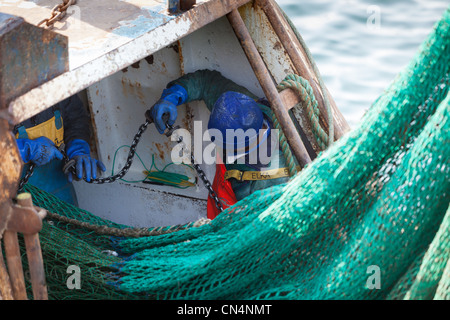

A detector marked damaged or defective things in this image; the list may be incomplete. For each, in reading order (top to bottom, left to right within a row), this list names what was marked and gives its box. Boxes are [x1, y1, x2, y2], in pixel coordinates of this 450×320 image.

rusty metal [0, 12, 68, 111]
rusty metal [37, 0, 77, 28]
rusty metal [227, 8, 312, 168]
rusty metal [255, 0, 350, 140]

--

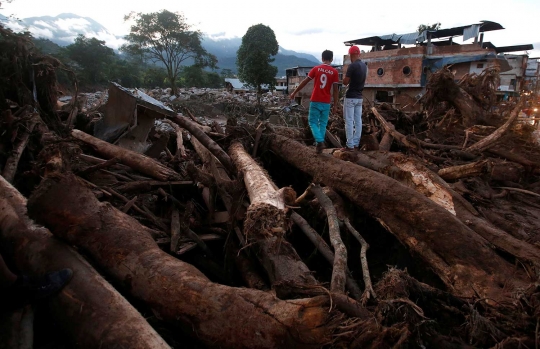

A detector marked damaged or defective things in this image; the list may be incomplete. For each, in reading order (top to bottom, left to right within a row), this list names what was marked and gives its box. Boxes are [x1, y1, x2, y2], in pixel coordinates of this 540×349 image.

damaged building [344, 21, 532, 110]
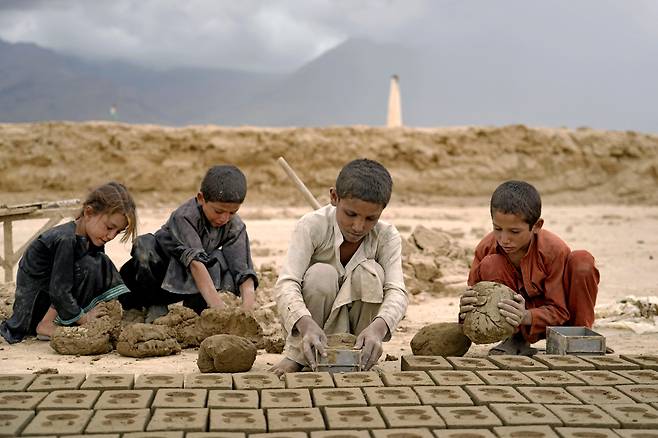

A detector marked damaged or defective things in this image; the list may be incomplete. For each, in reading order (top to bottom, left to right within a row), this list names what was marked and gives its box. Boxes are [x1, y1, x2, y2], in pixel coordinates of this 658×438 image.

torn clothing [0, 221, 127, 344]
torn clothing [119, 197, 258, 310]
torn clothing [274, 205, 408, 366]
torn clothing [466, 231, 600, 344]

* _DIRECTIONS FOR THIS TASK_
Could you repeat the lines starting at "this 450×320 image." and ending at "rusty metal [227, 8, 312, 168]", swapping "incomplete" for "partial" and leaving everything else unchanged?

* _ANSWER_
A detector marked damaged or defective things in this image; the list may be partial. For each, in reading order (top to bottom, left to right within a row), this list names what was marked and gives its box. Boxes are [x1, y1, x2, y2], in pixel coordinates of this 450×320 image.

rusty metal [0, 12, 68, 111]
rusty metal [37, 0, 77, 28]
rusty metal [227, 8, 312, 168]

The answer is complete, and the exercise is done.